LIST OF TASKS:
**1.** Retype the passage about Kepler's Mysterium Cosmographicum from "Kepler published the" up to and including "else he'd done.".
**2.** Continue the passage about Kepler's Mysterium Cosmographicum from the point where it ends.

SELECTED EXTRACT:
....................

Kepler published the Mysterium Cosmographicum in the spring of 1597. Although the idea behind the book was entirely wrong, Kepler always looked back on it as his most important work, as it was the cause of everything that followed. The rest of his career would be spent on trying to revise and improve this theory. All of Kepler's important contributions stemmed from this one incorrect idea – an idea that Kepler valued far above anything else he'd done.

....................

DATASET ENTRIES:
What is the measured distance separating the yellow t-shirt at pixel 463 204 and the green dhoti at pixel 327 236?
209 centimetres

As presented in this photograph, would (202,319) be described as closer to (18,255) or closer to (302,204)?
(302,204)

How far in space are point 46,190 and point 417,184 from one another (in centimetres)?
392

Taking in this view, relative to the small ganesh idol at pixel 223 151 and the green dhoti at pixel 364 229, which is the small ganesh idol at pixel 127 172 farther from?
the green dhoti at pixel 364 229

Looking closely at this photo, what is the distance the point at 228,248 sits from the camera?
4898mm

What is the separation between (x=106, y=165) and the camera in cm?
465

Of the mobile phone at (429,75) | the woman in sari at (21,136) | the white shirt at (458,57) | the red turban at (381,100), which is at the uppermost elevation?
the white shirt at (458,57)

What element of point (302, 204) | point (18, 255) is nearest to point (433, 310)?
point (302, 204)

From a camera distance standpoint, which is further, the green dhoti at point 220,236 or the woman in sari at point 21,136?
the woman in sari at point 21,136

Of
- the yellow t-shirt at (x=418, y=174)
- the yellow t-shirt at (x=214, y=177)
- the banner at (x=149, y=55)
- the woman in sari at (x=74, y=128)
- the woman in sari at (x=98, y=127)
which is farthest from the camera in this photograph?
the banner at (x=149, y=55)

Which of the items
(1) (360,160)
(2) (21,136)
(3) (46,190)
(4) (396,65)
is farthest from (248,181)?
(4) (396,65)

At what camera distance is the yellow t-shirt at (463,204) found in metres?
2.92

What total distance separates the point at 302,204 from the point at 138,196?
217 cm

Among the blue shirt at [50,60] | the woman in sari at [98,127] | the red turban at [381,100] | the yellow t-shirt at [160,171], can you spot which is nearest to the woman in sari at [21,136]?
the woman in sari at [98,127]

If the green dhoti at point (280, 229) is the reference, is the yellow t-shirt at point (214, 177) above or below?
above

....................

EXPECTED ANSWERS:
**1.**
Kepler published the Mysterium Cosmographicum in the spring of 1597. Although the idea behind the book was entirely wrong, Kepler always looked back on it as his most important work, as it was the cause of everything that followed. The rest of his career would be spent on trying to revise and improve this theory. All of Kepler's important contributions stemmed from this one incorrect idea – an idea that Kepler valued far above anything else he'd done.

**2.**
When it came on the scene, however, the Mysterium failed to make much of a splash. Kepler was an unknown astronomer, and his wildly enthusiastic ramblings failed to capture the interest of the scholarly elite. The book was read, but rarely understood. Scientists who considered themselves a part of the modern scientific era disdained it, because they were determined to leave such mysticism behind. They overlooked its revolutionary scientific potential. On the other hand, scientists of the old era thought Kepler's book was wonderful, mainly because they had latched onto the religious and mystical portions. They failed to see the book's scientific potential. Few people were able to see the work for what it really was, a radically modern scientific work covered by the trappings of the old era. Fortunately for Kepler, at least one astronomer did read and understand the promise of the Mysterium: Tycho de Brahe.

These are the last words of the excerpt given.